→ **EXTRACTED DATA**:
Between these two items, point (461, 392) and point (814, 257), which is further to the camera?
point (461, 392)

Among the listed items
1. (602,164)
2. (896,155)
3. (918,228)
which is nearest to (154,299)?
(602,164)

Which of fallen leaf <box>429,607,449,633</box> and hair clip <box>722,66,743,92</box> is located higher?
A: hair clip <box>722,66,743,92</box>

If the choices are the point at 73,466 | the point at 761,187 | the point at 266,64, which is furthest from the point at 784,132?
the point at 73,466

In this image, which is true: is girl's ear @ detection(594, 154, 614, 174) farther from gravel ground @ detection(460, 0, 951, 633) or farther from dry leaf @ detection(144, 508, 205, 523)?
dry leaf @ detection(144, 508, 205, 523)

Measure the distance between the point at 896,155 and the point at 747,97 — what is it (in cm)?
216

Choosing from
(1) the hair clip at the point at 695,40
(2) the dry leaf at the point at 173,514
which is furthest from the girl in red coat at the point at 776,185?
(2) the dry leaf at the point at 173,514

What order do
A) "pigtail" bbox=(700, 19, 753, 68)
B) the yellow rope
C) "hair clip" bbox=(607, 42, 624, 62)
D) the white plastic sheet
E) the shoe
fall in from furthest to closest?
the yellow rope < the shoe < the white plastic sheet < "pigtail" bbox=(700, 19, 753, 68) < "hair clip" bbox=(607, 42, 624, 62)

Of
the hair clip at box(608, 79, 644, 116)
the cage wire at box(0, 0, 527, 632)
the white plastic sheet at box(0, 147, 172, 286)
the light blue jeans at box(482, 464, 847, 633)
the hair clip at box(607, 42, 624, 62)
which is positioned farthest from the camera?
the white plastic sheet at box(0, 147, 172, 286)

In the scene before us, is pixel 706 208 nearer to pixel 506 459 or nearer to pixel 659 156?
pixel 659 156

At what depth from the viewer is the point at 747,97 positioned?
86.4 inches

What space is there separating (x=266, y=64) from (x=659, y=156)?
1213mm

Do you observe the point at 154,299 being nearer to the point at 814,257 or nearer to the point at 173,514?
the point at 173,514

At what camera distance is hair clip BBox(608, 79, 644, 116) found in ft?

→ **THE REQUEST**: Give back the whole listing exactly as it reads.

→ **FINAL ANSWER**:
Between these two items, point (461, 392) and point (814, 257), which is further to the camera?
point (461, 392)

Among the listed items
1. (602,164)
2. (896,155)
3. (918,228)
which is nearest to (154,299)?
(602,164)

Which of fallen leaf <box>429,607,449,633</box> and hair clip <box>722,66,743,92</box> is located higher?
A: hair clip <box>722,66,743,92</box>

If the choices are the point at 73,466 | the point at 761,187 | the point at 266,64, which is furthest from the point at 784,132?
the point at 73,466

In this image, which is true: is girl's ear @ detection(594, 154, 614, 174) farther from gravel ground @ detection(460, 0, 951, 633) or farther from dry leaf @ detection(144, 508, 205, 523)?
dry leaf @ detection(144, 508, 205, 523)

Measure the distance between the point at 896,155 and the point at 747,97 — what is it (in cm)?
216

Choosing from
(1) the hair clip at the point at 695,40
(2) the dry leaf at the point at 173,514
which is furthest from the girl in red coat at the point at 776,185?
(2) the dry leaf at the point at 173,514

What order do
A) "pigtail" bbox=(700, 19, 753, 68)
B) the yellow rope
C) "hair clip" bbox=(607, 42, 624, 62)
D) the white plastic sheet
E) the shoe
fall in from furthest to closest?
the yellow rope < the shoe < the white plastic sheet < "pigtail" bbox=(700, 19, 753, 68) < "hair clip" bbox=(607, 42, 624, 62)

Of
the hair clip at box(608, 79, 644, 116)
the cage wire at box(0, 0, 527, 632)
the white plastic sheet at box(0, 147, 172, 286)
the light blue jeans at box(482, 464, 847, 633)
the hair clip at box(607, 42, 624, 62)
which is positioned farthest from the camera?
the white plastic sheet at box(0, 147, 172, 286)

In the scene before us, is pixel 706 208 nearer to pixel 506 459 or nearer to pixel 659 156?
pixel 659 156

At what depth from the viewer is the point at 747,97 positioned?
86.4 inches

What space is there separating (x=266, y=64) from (x=659, y=156)?
1213mm

Do you observe the point at 154,299 being nearer to the point at 814,257 or nearer to the point at 173,514?
the point at 173,514

At what camera distance is hair clip BBox(608, 79, 644, 116) found in ft?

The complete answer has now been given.